Fortunately, there is an easy way to count the number of unique rows of a matrix without physically sorting the matrix or writing any loops. The SAS/IML language provides the SORTNDX function, which computes a permutation of the rows that would sort the matrix. You can use the permutation vector in conjunction with the UNIQUEBY function, to count the number of unique rows in a matrix.
As an example, the following 6 x 3 matrix has only four unique rows. The first and fourth rows are the same, as are the third and sixth rows.

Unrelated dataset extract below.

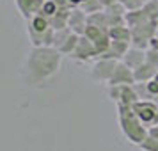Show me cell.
I'll list each match as a JSON object with an SVG mask.
<instances>
[{"label":"cell","instance_id":"obj_14","mask_svg":"<svg viewBox=\"0 0 158 151\" xmlns=\"http://www.w3.org/2000/svg\"><path fill=\"white\" fill-rule=\"evenodd\" d=\"M15 4H16L18 13L25 20H30L34 16V0H15Z\"/></svg>","mask_w":158,"mask_h":151},{"label":"cell","instance_id":"obj_26","mask_svg":"<svg viewBox=\"0 0 158 151\" xmlns=\"http://www.w3.org/2000/svg\"><path fill=\"white\" fill-rule=\"evenodd\" d=\"M156 34H158V32H156Z\"/></svg>","mask_w":158,"mask_h":151},{"label":"cell","instance_id":"obj_22","mask_svg":"<svg viewBox=\"0 0 158 151\" xmlns=\"http://www.w3.org/2000/svg\"><path fill=\"white\" fill-rule=\"evenodd\" d=\"M53 2L59 6V9H75L71 4H69V0H53Z\"/></svg>","mask_w":158,"mask_h":151},{"label":"cell","instance_id":"obj_11","mask_svg":"<svg viewBox=\"0 0 158 151\" xmlns=\"http://www.w3.org/2000/svg\"><path fill=\"white\" fill-rule=\"evenodd\" d=\"M158 73V68L155 64H151V62H144L140 64L137 69H133V75H135V82L137 84H146L148 80H151L155 75Z\"/></svg>","mask_w":158,"mask_h":151},{"label":"cell","instance_id":"obj_12","mask_svg":"<svg viewBox=\"0 0 158 151\" xmlns=\"http://www.w3.org/2000/svg\"><path fill=\"white\" fill-rule=\"evenodd\" d=\"M108 36L112 41H128L131 43V29L128 25H117L108 29Z\"/></svg>","mask_w":158,"mask_h":151},{"label":"cell","instance_id":"obj_16","mask_svg":"<svg viewBox=\"0 0 158 151\" xmlns=\"http://www.w3.org/2000/svg\"><path fill=\"white\" fill-rule=\"evenodd\" d=\"M71 34H73V30L69 29V27L55 30V36H53V46H55V48L59 50V48H60V46H62V44L66 43V39L71 36Z\"/></svg>","mask_w":158,"mask_h":151},{"label":"cell","instance_id":"obj_6","mask_svg":"<svg viewBox=\"0 0 158 151\" xmlns=\"http://www.w3.org/2000/svg\"><path fill=\"white\" fill-rule=\"evenodd\" d=\"M69 57L73 61H77V62H89L93 59H98V50H96L94 43L87 36H80L78 46L75 48V52H73Z\"/></svg>","mask_w":158,"mask_h":151},{"label":"cell","instance_id":"obj_2","mask_svg":"<svg viewBox=\"0 0 158 151\" xmlns=\"http://www.w3.org/2000/svg\"><path fill=\"white\" fill-rule=\"evenodd\" d=\"M117 121H119V128H121L123 135L128 139V142L135 144V146H140L149 135V128L139 119L133 107H130V105L117 103Z\"/></svg>","mask_w":158,"mask_h":151},{"label":"cell","instance_id":"obj_10","mask_svg":"<svg viewBox=\"0 0 158 151\" xmlns=\"http://www.w3.org/2000/svg\"><path fill=\"white\" fill-rule=\"evenodd\" d=\"M123 62L131 68V69H137L140 64L146 62V50L144 48H137V46H131L128 52H126V55L123 57Z\"/></svg>","mask_w":158,"mask_h":151},{"label":"cell","instance_id":"obj_17","mask_svg":"<svg viewBox=\"0 0 158 151\" xmlns=\"http://www.w3.org/2000/svg\"><path fill=\"white\" fill-rule=\"evenodd\" d=\"M57 11H59V6L53 2V0H44V4H43V7H41V13L39 15H43L44 18H53V16L57 15Z\"/></svg>","mask_w":158,"mask_h":151},{"label":"cell","instance_id":"obj_9","mask_svg":"<svg viewBox=\"0 0 158 151\" xmlns=\"http://www.w3.org/2000/svg\"><path fill=\"white\" fill-rule=\"evenodd\" d=\"M130 44L131 43H128V41H112L110 48L105 53H101L98 59H115V61H123V57L126 55V52L131 48Z\"/></svg>","mask_w":158,"mask_h":151},{"label":"cell","instance_id":"obj_19","mask_svg":"<svg viewBox=\"0 0 158 151\" xmlns=\"http://www.w3.org/2000/svg\"><path fill=\"white\" fill-rule=\"evenodd\" d=\"M142 151H158V137L155 135H148V139L139 146Z\"/></svg>","mask_w":158,"mask_h":151},{"label":"cell","instance_id":"obj_15","mask_svg":"<svg viewBox=\"0 0 158 151\" xmlns=\"http://www.w3.org/2000/svg\"><path fill=\"white\" fill-rule=\"evenodd\" d=\"M78 41H80V34H75V32H73L71 36L66 39V43L59 48V52H60L62 55H71L73 52H75V48L78 46Z\"/></svg>","mask_w":158,"mask_h":151},{"label":"cell","instance_id":"obj_25","mask_svg":"<svg viewBox=\"0 0 158 151\" xmlns=\"http://www.w3.org/2000/svg\"><path fill=\"white\" fill-rule=\"evenodd\" d=\"M100 2H101V6H103V7L107 9L108 6H112V4H114L115 0H100Z\"/></svg>","mask_w":158,"mask_h":151},{"label":"cell","instance_id":"obj_24","mask_svg":"<svg viewBox=\"0 0 158 151\" xmlns=\"http://www.w3.org/2000/svg\"><path fill=\"white\" fill-rule=\"evenodd\" d=\"M84 2H85V0H69V4H71L73 7H80Z\"/></svg>","mask_w":158,"mask_h":151},{"label":"cell","instance_id":"obj_18","mask_svg":"<svg viewBox=\"0 0 158 151\" xmlns=\"http://www.w3.org/2000/svg\"><path fill=\"white\" fill-rule=\"evenodd\" d=\"M80 9L84 11V13H87V15H93V13H98V11H103V6H101L100 0H85L82 6H80Z\"/></svg>","mask_w":158,"mask_h":151},{"label":"cell","instance_id":"obj_13","mask_svg":"<svg viewBox=\"0 0 158 151\" xmlns=\"http://www.w3.org/2000/svg\"><path fill=\"white\" fill-rule=\"evenodd\" d=\"M27 25H30L34 30L37 32H46V30L50 29V20L48 18H44L43 15H34L30 20H27Z\"/></svg>","mask_w":158,"mask_h":151},{"label":"cell","instance_id":"obj_23","mask_svg":"<svg viewBox=\"0 0 158 151\" xmlns=\"http://www.w3.org/2000/svg\"><path fill=\"white\" fill-rule=\"evenodd\" d=\"M149 48H155V50H158V34L155 37H151L149 41Z\"/></svg>","mask_w":158,"mask_h":151},{"label":"cell","instance_id":"obj_5","mask_svg":"<svg viewBox=\"0 0 158 151\" xmlns=\"http://www.w3.org/2000/svg\"><path fill=\"white\" fill-rule=\"evenodd\" d=\"M133 110H135V114L139 115V119H140L148 128L158 123V105L155 101L142 100V98H140V100L133 105Z\"/></svg>","mask_w":158,"mask_h":151},{"label":"cell","instance_id":"obj_20","mask_svg":"<svg viewBox=\"0 0 158 151\" xmlns=\"http://www.w3.org/2000/svg\"><path fill=\"white\" fill-rule=\"evenodd\" d=\"M144 89H146V94H148V96H158V82L155 78L148 80V82L144 84Z\"/></svg>","mask_w":158,"mask_h":151},{"label":"cell","instance_id":"obj_4","mask_svg":"<svg viewBox=\"0 0 158 151\" xmlns=\"http://www.w3.org/2000/svg\"><path fill=\"white\" fill-rule=\"evenodd\" d=\"M115 59H96V62L91 68V78L101 84H108V80L112 78L115 68H117Z\"/></svg>","mask_w":158,"mask_h":151},{"label":"cell","instance_id":"obj_1","mask_svg":"<svg viewBox=\"0 0 158 151\" xmlns=\"http://www.w3.org/2000/svg\"><path fill=\"white\" fill-rule=\"evenodd\" d=\"M62 57L55 46H32L22 69L25 84L36 87L53 78L62 66Z\"/></svg>","mask_w":158,"mask_h":151},{"label":"cell","instance_id":"obj_3","mask_svg":"<svg viewBox=\"0 0 158 151\" xmlns=\"http://www.w3.org/2000/svg\"><path fill=\"white\" fill-rule=\"evenodd\" d=\"M108 98L115 101V105L121 103V105H130V107H133L140 100L135 86H108Z\"/></svg>","mask_w":158,"mask_h":151},{"label":"cell","instance_id":"obj_8","mask_svg":"<svg viewBox=\"0 0 158 151\" xmlns=\"http://www.w3.org/2000/svg\"><path fill=\"white\" fill-rule=\"evenodd\" d=\"M69 29L75 32V34H80L84 36L87 29V13H84L80 7H75L69 15Z\"/></svg>","mask_w":158,"mask_h":151},{"label":"cell","instance_id":"obj_21","mask_svg":"<svg viewBox=\"0 0 158 151\" xmlns=\"http://www.w3.org/2000/svg\"><path fill=\"white\" fill-rule=\"evenodd\" d=\"M146 61L151 62V64H155L158 68V50H155V48H148V50H146Z\"/></svg>","mask_w":158,"mask_h":151},{"label":"cell","instance_id":"obj_7","mask_svg":"<svg viewBox=\"0 0 158 151\" xmlns=\"http://www.w3.org/2000/svg\"><path fill=\"white\" fill-rule=\"evenodd\" d=\"M135 75H133V69L128 68L123 61L117 62V68H115L112 78L108 80V86H135Z\"/></svg>","mask_w":158,"mask_h":151}]
</instances>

proc iml; x = { 3 1 2, 1 3 2, 2 1 3, 3 1 2, /* duplicate of row 1 */ 1 2 3, 2 1 3 }; /* duplicate of row 3 */ |
To find the number of unique rows, call the SORTNDX and UNIQUEBY functions, and then count the number of elements in the vector that the UNIQUEBY function returns, as follows:
/* find number of unique rows */ cols = 1:ncol(x); /* sort by all columns */ call sortndx(ndx, x, cols); /* ndx = permutation of rows that sorts matrix */ uRows = uniqueby(x, cols, ndx); /* locate unique rows of sorted matrix */ nUniq = nrow(uRows); print nUniq; |
If you intend to use this operation often, you might want to encapsulate it into a user-defined function, as follows:
start NumUniqRows(x); cols = 1:ncol(x); call sortndx(ndx, x, cols); return( nrow(uniqueby(x, cols, ndx)) ); finish; |
Sometimes it is not sufficient to know the number of unique rows, you also want to know the values of the unique rows, and/or the locations of the rows in the original matrix, as follows:
rows = ndx[uRows]; /* rows in original matrix */ uVals = x[rows, ]; /* values of unique rows */ print rows uVals; |
Notice that the rows vector is not unique. For this example, the locations of the unique rows were found to be {5,2,3,4}. However, rows 1 and 4 are the same, as are rows 3 and 6. Therefore equivalent solutions include {5,2,6,4}, {5,2,3,1}, and {5,2,6,1}. Because the SORTNDX suroutine uses a sorting algorithm, it is difficult to predict which solution you will obtain until you actually run the algorithm. However, the unique values, which are returned in sorted order, are the same for each of these valid solutions.
If you will be finding the unique rows of a matrix (or equivalently, eliminating duplicate rows), you can create a SAS/IML module:
/* get the unique rows in a matrix */ start GetUniqueRows(x); cols = 1:ncol(x); /* sort by all columns */ call sortndx(ndx, x, cols); /* ndx = permutation of rows that sorts matrix */ uRows = uniqueby(x, cols, ndx); /* locate unique rows of sorted matrix */ rows = ndx[uRows]; /* rows in original matrix */ return x[rows, ]; /* values of unique rows */ finish; |
5 Comments
nice use of the sortndx function, I wasn't aware of it.. So for what known problems one would need to know the number of unique rows in a matrix?
If you have transactional data, you might want to know how many unique customers there were.
Pingback: WHERE operators in SAS: Multiple comparisons and fuzzy matching - The DO Loop
Any hints on best way to get frequency of items in a matrix? i.e. if you have:
x={1 1 2 2 2 3 3 4 5 6 6 6 6 6};
then something like;
y=imlfreq(x);
and result would be:
{1 2,
2 3,
3 2,
4 1,
5 1,
6 5};
i.e. two columns, first is the element value second is the count of apperances in x.
I can get there with a function that loops over the unique values of X, but that seem cumbersome.
Thanks!
Jim
CALL TABULATE